Java at Alibaba [pdf]

_old_dude_ · on Oct 9, 2017

There was a presentation with more info at last JVM Language Summit https://www.youtube.com/watch?v=X4tmr3nhZRg

The scary things is that they have implemented coroutine (generalized async/await) by copying the stack back and forth instead of putting the stack in the heap like in stackless python or in scheme.

tuyguntn · on Oct 9, 2017

For non-experts in this field could you please explain why its scary if it works great for their use cases?

titzer · on Oct 9, 2017

Putting it in the heap would generally be safer, as there are fewer special cases to worry about in the garbage collector. Making a copy of the stack and managing it "manually" probably means a lot of special scanning logic in the GC.

srean · on Oct 9, 2017

Could you please explain which stack you are talking about here. If I am not wrong, Java language semantics does not have stack allocated variables, hence my confusion. I sampled the video at random offsets but could not find the location where coroutine implementation was discussed.

noelwelsh · on Oct 9, 2017

It is the call stack that is being copied. It doesn't have to do so much with stack allocated variables (which may be created in Java according to the whim of the compiler) but with capturing the current state of a computation in a relatively light weight manner, so that light weight threads / coroutines can be saved and restored without the context switch and memory overhead of a full thread. This is basically the old "green threads" implementation used in the early JVMs.

| Instruction 1 |
Reproduce the part of the Java at Alibaba thread starting with "Could you please explain which" and going on through "implementation was discussed.", substituting "talk" for "video".
| Instruction 2 |
Answer these questions from the Java at Alibaba thread.
(a) At what event was the presentation with more info given?
(b) According to the thread, what does making a copy of the stack and managing it "manually" probably mean for the garbage collector?
(c) What older implementation is this approach said to basically be?
You won't need the listing.

| Raw data |
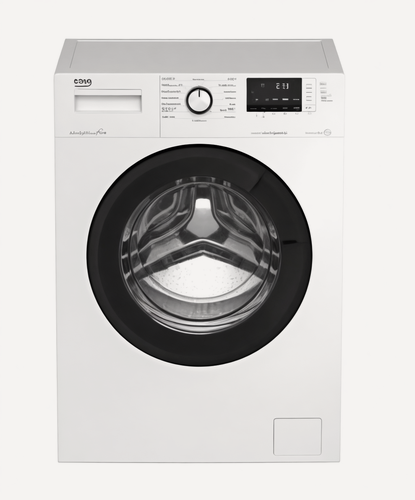 Изображение товара Стиральная машина BEKO WSRE6H612ZAWI, 6 кг, класс А, инвертор, дисплей, 12 программ, защита от протечек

| Problem solution 1 |
Could you please explain which stack you are talking about here. If I am not wrong, Java language semantics does not have stack allocated variables, hence my confusion. I sampled the talk at random offsets but could not find the location where coroutine implementation was discussed.

| Problem solution 2 |
(a) The last JVM Language Summit.
(b) A lot of special scanning logic in the GC.
(c) The old "green threads" implementation used in the early JVMs.